Sie schmiegte sich in seinen Arm und legte ihre Füsse hoch.

„Was willst du denn wissen?“

„Erzähl einfach, dann kann ich mir vielleicht ein Bild machen. Er ist für mich bisher nicht greifbar, und wir suchen immer noch nach einem Bruch in seiner Persönlichkeit, oder in seiner Vergangenheit.“

„Damals zeigte er einen schüchternen Charme, der unwiderstehlich war. Anderseits konnte er laut und deutlich aufbegehren, wenn er sich ungerecht behandelt fühlte.“

Marina erinnerte sich an einen Professor, der Truninger für eine Seminararbeit eine mässige Note erteilt hatte, obwohl dieser der Ansicht war, sein Essay sei brillant geschrieben und sogar wert, gedruckt zu werden.

„Tom rastete beinahe aus, schimpfte und fluchte, demolierte ein paar Teller und konnte nur mit Mühe davon abgehalten werden, zum Haus des Professors zu fahren und seinen Geräteschuppen anzuzünden. Jugendlicher Leichtsinn“, seufzte Marina, „wir waren alle gleich damals. Etwas zu jung für die 68er Revolution, aber beseelt von ähnlichen Ideen. Im Rückblick motivierte uns natürlich etwas anderes: wir wollten nach Elternhaus und Schule endlich selbst an die Macht kommen, das Sagen haben, Noten verteilen, frei sein von Zwängen, unabhängig von elterlichen Geldquellen. Wie trügerisch diese Freiheit war, wussten wir damals alle nicht.“

Marina atmete tief ein und Nick spürte, dass sie mit ihren Gedanken weit weg war.

„Fühlst du dich denn heute nicht frei? Du bist immerhin die Chefin eines erfolgreichen Unternehmens und hast niemanden, der dir sagt wo es langgehen soll.“ Genüsslich nippte Nick an seinem dunkelroten Wein.

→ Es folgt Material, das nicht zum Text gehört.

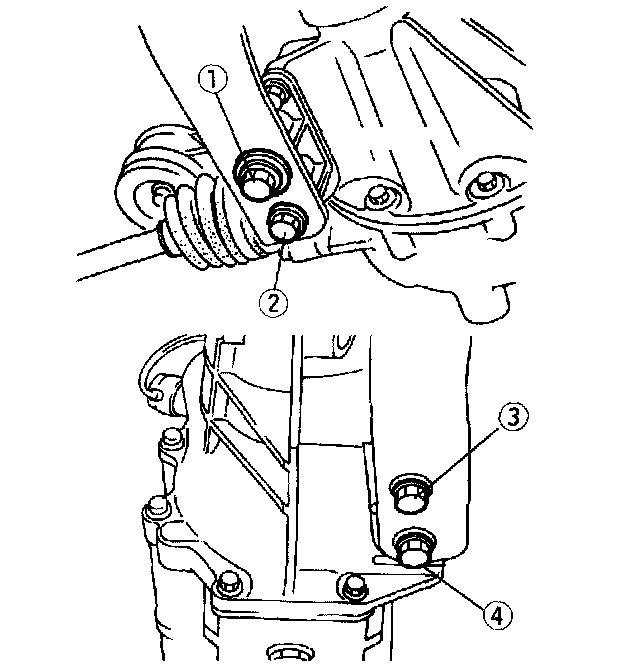 1
2
3
4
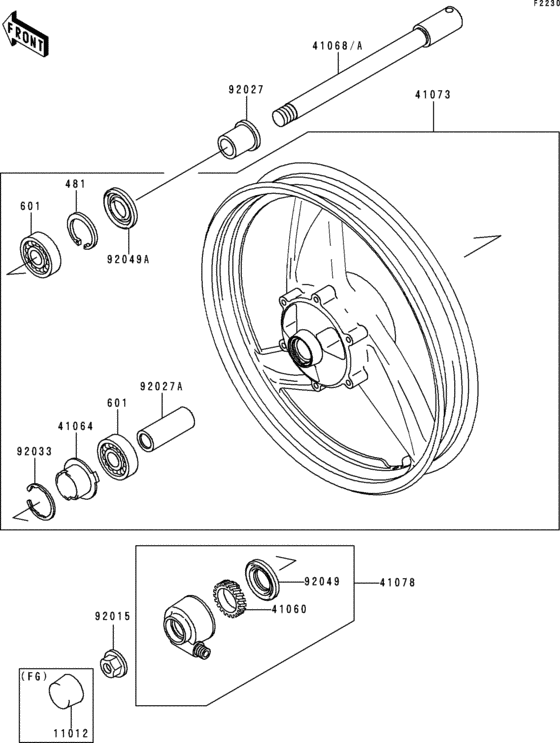 F2230

FRONT

41068/A

92027

41073

481

601

92049A

92027A

601

41064

92033

92049

41078

41060

92015

(FG)

11012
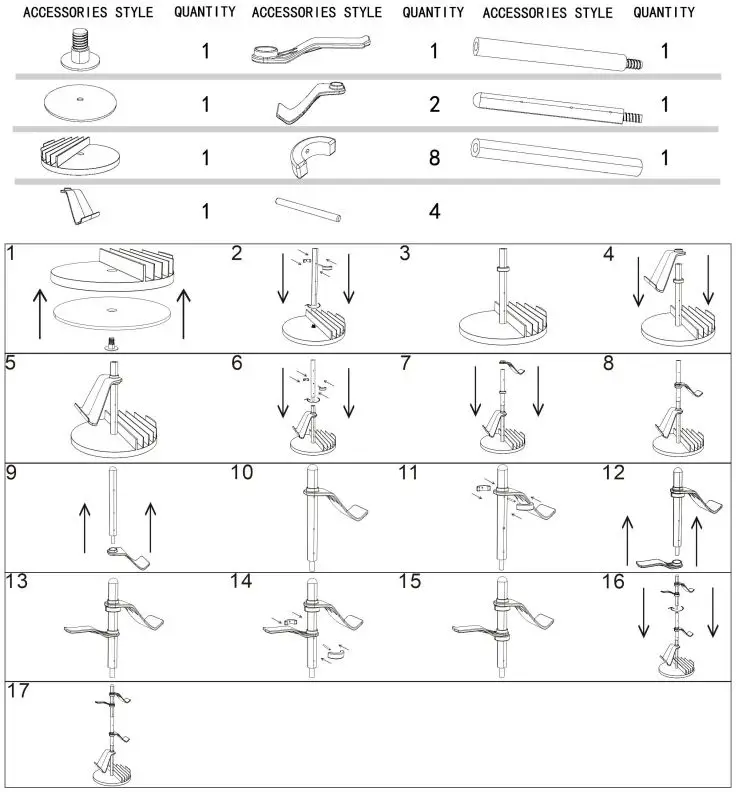 | ACCESSORIES STYLE | QUANTITY | ACCESSORIES STYLE | QUANTITY | ACCESSORIES STYLE | QUANTITY |
|---|---|---|---|---|---|
| | 1 | | 1 | | 1 |
| | 1 | | 2 | | 1 |
| | 1 | | 8 | | 1 |
| | 1 | | 4 | | |

1 2 3 4 5 6 7 8 9 10 11 12 13 14 15 16 17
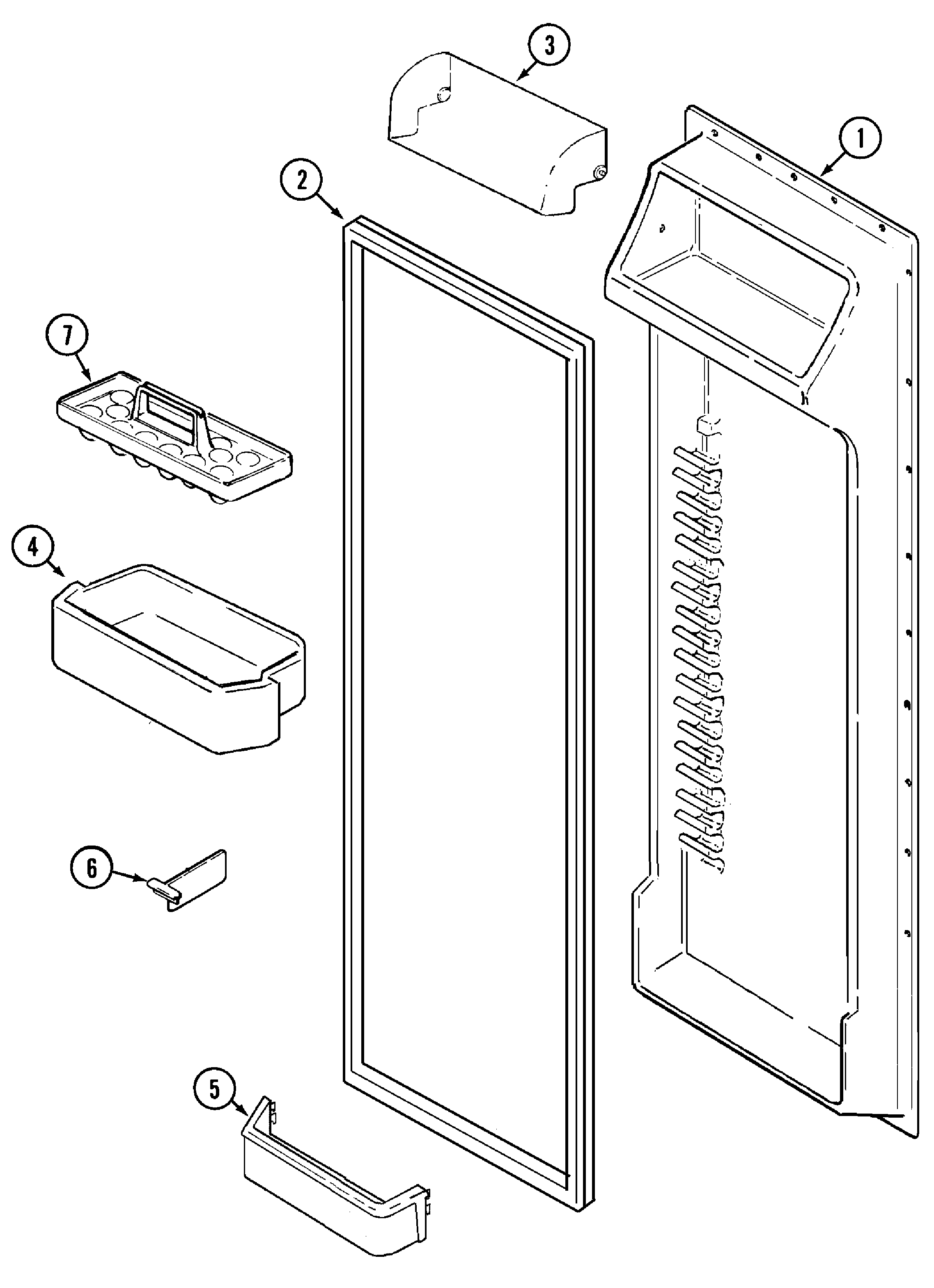 3
1
2
7
4
6
5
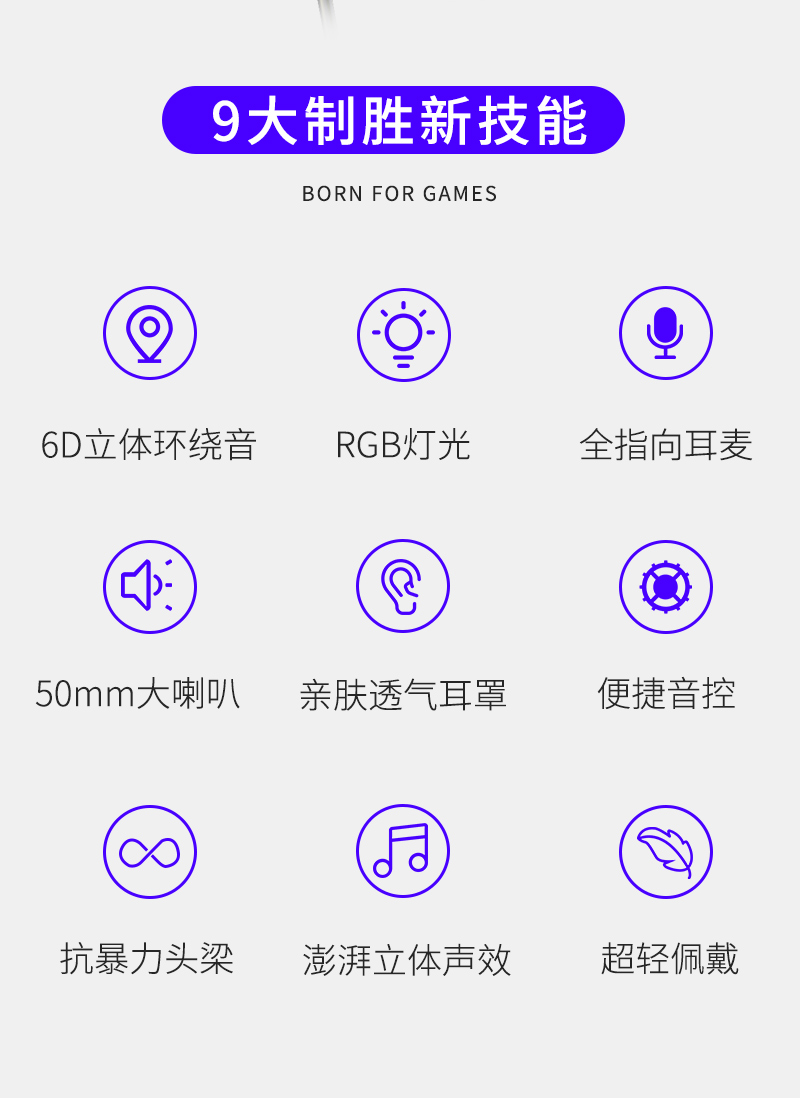 9大制胜新技能

BORN FOR GAMES

6D立体环绕音

RGB灯光

全指向耳麦

50mm大喇叭

亲肤透气耳罩

便捷音控

抗暴力头梁

澎湃立体声效

超轻佩戴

„Andere Zwänge sind an die Stelle der alten getreten. Ich trage die Verantwortung für meine Angestellten, muss den Kundenwünschen entgegenkommen, und auch die kantonalen Vorschriften werden immer mehr, mal abgesehen von der Steuerbelastung – aber dieses Lied kennst du ja, und schliesslich bezahle ich mit meinen Steuern deinen Lohn“, lächelte Marina.

„Und ganz persönlich, Marina, fühlst du dich frei?“ Nick war plötzlich ernst.

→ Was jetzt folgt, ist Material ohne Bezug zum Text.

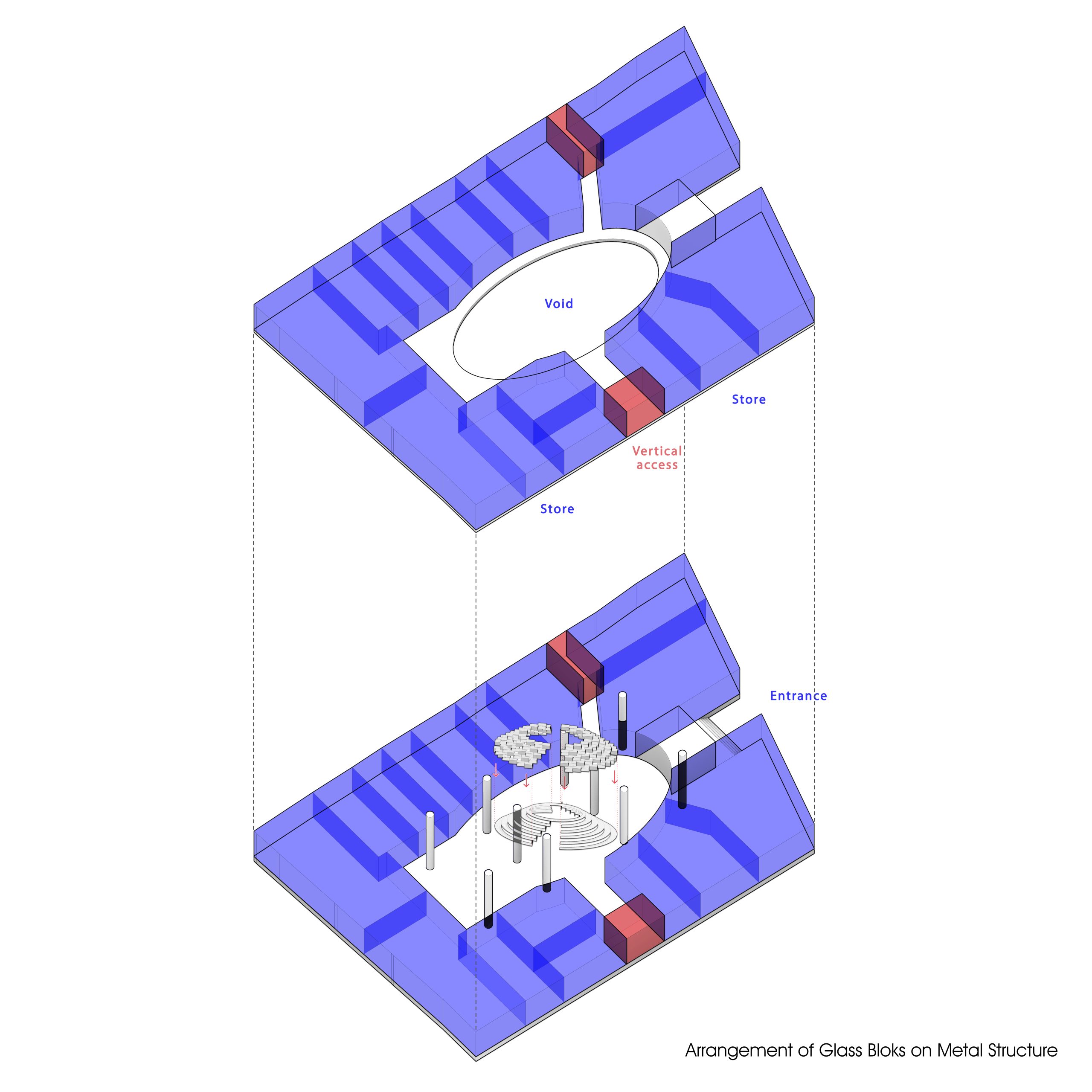 Void

Store

Vertical access

Store

Entrance

Arrangement of Glass Bloks on Metal Structure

Marina schaute ihn lange an. Wohin steuerte er mit dieser Frage? „Mit dir, meinst du?“

„Ja.“ Leise.

„Du engst mich nicht ein, und ich fühle mich nicht wie in einem Käfig“, sagte sie und stand auf, um das Geschirr in die Spülmaschine zu füllen. „Wir verbringen dann Zeit miteinander, wenn wir beide Lust dazu haben, und das ist doch genau das Richtige für uns beide, bei unseren Berufen.“

Schon wieder ist sie ausgewichen, dachte er. Ich will mehr von dieser Frau als nur zwei Abende pro Woche, viel mehr. Aber sie spürte es jedes Mal, wenn er das Thema ansprechen wollte – heute würde es wieder nichts werden.

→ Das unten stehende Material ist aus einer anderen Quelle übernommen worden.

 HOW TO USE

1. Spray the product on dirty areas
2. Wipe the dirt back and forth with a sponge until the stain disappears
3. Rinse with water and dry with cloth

„Macht es dir etwas aus, heute Nacht in deinem eigenen Bett zu schlafen, Nick? Ich bin sehr müde und habe morgen einen vollen Terminkalender.“

„Kein Problem, Liebste, bei mir ist es ähnlich. Kriege ich einen Gutenachtkuss?“ Er schloss sie zärtlich in seine Arme und hielt sie lange fest. „Schlaf gut, mein Schatz.“

Marina schloss die Türe hinter ihm, räumte die Gläser weg und ging ins Bad. Rausgeschmissen habe ich ihn, dachte sie, aber warum muss er immer wieder unsere Beziehung ansprechen? Sie liebte ihre Freiheit zu sehr, als dass sie einfach so mit einem Mann zusammenziehen und sich damit in eine Abhängigkeit begeben würde. Lieber jede zweite Nacht allein schlafen als sich ausliefern – sie kannte den Schmerz des Verlassenwerdens, und sie wehrte sich gegen den Wunsch des Sichgehenlassens. Soll er warten, und wenn er nicht warten kann, soll er gehen.